■ **Problem to work on**: A copy is needed of each line in the records that has the word "tube".

[Data items]
-----

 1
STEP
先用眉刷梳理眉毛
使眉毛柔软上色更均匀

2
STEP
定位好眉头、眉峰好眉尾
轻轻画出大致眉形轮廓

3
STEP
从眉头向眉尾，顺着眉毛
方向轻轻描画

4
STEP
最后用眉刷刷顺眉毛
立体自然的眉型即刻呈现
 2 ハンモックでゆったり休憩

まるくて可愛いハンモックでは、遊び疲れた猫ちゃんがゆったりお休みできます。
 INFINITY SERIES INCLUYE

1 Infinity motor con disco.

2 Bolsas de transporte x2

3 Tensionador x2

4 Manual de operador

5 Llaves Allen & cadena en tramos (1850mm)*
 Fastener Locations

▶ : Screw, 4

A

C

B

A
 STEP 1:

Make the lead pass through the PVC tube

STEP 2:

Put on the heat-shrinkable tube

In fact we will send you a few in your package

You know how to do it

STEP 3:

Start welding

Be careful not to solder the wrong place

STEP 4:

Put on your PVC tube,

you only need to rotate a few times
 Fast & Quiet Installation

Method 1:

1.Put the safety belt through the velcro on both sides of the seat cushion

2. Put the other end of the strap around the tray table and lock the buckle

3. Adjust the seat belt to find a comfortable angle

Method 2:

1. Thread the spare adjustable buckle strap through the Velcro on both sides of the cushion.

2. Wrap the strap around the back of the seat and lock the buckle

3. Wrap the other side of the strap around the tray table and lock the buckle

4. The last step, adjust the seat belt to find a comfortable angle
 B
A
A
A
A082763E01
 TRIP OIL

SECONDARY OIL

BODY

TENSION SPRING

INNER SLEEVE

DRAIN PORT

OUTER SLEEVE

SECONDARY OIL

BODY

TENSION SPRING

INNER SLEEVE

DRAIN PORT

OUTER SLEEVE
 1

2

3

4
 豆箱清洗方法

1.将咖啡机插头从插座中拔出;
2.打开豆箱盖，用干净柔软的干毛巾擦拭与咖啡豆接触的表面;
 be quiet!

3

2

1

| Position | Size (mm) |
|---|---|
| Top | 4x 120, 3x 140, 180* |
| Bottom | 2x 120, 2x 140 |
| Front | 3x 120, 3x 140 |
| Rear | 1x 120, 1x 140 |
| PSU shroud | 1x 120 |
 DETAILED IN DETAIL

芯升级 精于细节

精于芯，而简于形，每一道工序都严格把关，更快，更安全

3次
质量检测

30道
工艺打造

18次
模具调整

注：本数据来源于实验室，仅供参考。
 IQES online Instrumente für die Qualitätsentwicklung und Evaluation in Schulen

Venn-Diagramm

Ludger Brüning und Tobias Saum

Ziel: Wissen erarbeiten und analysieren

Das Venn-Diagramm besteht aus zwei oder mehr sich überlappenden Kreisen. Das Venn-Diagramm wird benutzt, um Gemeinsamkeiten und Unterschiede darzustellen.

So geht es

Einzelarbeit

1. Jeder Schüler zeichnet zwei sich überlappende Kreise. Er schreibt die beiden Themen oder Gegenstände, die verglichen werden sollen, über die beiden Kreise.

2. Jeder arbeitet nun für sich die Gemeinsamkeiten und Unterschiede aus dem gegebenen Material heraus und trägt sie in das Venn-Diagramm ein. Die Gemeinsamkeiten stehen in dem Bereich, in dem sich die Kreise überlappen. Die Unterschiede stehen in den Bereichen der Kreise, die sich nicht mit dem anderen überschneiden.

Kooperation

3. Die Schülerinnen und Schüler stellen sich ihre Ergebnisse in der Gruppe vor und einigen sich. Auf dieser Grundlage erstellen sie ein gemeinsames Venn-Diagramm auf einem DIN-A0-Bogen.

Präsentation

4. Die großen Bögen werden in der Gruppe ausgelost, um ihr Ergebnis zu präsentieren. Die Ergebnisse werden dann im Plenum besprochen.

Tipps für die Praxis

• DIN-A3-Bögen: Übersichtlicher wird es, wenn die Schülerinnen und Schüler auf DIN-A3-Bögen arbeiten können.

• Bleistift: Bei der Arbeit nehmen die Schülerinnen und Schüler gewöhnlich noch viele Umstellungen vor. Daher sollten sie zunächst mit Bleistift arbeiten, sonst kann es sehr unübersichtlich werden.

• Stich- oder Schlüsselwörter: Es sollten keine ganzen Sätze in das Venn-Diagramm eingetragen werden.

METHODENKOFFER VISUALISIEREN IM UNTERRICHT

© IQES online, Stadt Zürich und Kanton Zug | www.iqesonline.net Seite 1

-----

■ **Solution to the problem**:
Make the lead pass through the PVC tube
Put on the heat-shrinkable tube
Put on your PVC tube,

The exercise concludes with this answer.